Economies need to fight the Covid-19 virus by standing together.

Desperate times call for desperate measures, but not stupid ones.  The world faces an unprecedented challenge to human health and to economic vitality.  Many economies including New Zealand are now resorting to extraordinary measures to check the spread of the virus, treat sufferers and deploy massive economic stimulus.  That is as it should be.  Borders need to close to travelers for a time. But some economies are resorting to protectionism.  That will make the fight against the virus even more complicated and is likely to delay the recovery once there is light at the end of the tunnel.

Protectionism – what’s new ?

Unfortunately, protectionism is nothing new and has been rising steadily since the Global Financial Crisis, and particularly over the last three years.  Economic openness had been fragile before the crisis struck and it seems that the virus has accelerated the trend.   Fifty governments are now limiting access to the essential tools to fight the pandemic, imposing export restrictions on medical equipment and drugs.  Many more are maintaining tariffs on even the most basic protective items such as soap and disinfectant.  The Global Trade Alert team at the University of St. Gallen  have pointed out that at least 16 export bans have been imposed since the beginning of this month alone.  Now, as Prof Simon Evenett says “beggar-thy-neighbour means sicken-thy-neighbour”.

What can be done ? 

Trade and open markets are crucial to getting through this global challenge, helping life-saving medical supplies to get to where they are needed most.  By contrast, going it alone is a recipe for disaster.  Commentators at ECIPE (European Centre for International Political Economy) have called for economies to “get rid of the restrictions and tariffs that delay the purchase of medical equipment and make them more expensive”.  They are right.  We need a lifting of export bans and a stand-still on new tariffs and elimination on these products as soon as possible – and for markets for other goods and services to stay open too, even as countries may be tempted to throw up barriers elsewhere in response to the difficult period that undoubtedly lies ahead.   We believe that economies in the Asia-Pacific should show global leadership here, staying true to our shared values of “equal partnership, shared responsibility, mutual respect, common interest and common benefit” as APEC Economic Leaders put it in their Bogor Declaration in 1994. 

Getting the engines started again

While we are in the midst of the struggle right now, thought will need to turn to how to restart the engines of trade and investment as soon as possible.  Forecasts are for a serious global recession, at least in the short term.  We will need the right tools to keep economies and communities going in the meanwhile, and ready to crank up again when the moment is right.  Protectionism is bad medicine.   First to hand instead should be openness and co-operation.
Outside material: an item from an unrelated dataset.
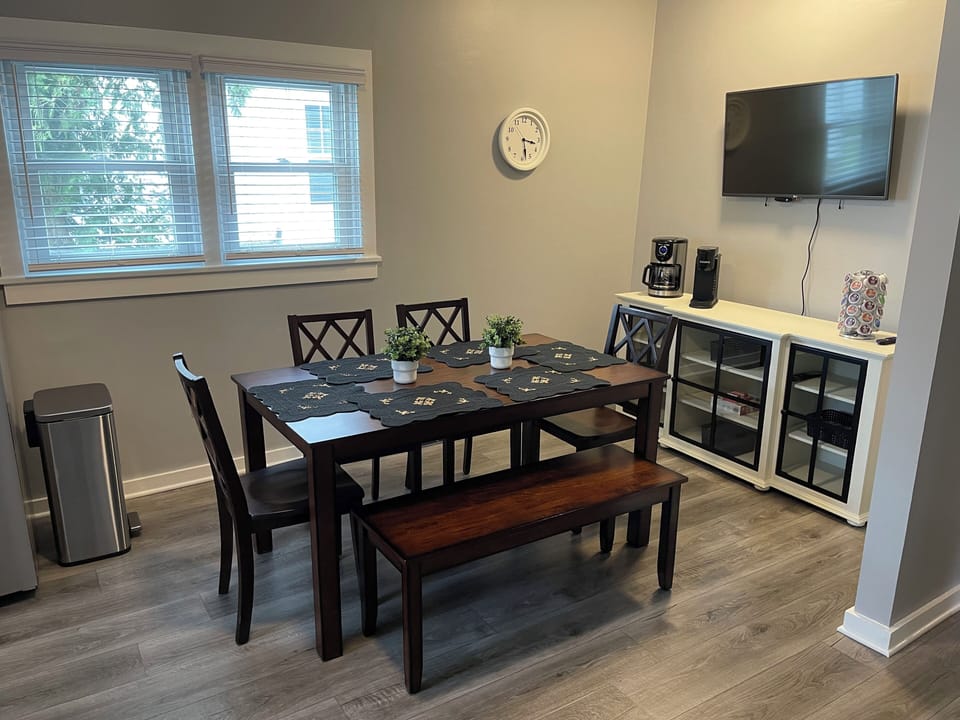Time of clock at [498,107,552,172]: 3:28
Bodies such as APEC and the WTO, where countries can come together to lay the groundwork for coordinated global action, will be crucial to get things moving quickly.  New Zealand has a leadership role to play here as Chair of the WTO General Council and Chair of APEC in 2021.  We need to get back to the habit of mutually beneficial international co-operation.

For now, the world and its people are hurting. We wish all our readers the best of health and happiness wherever it can be found in these viral times.  Kia kaha ! (Be strong!) 

This post was prepared by Stephen Jacobi and Stephanie Honey.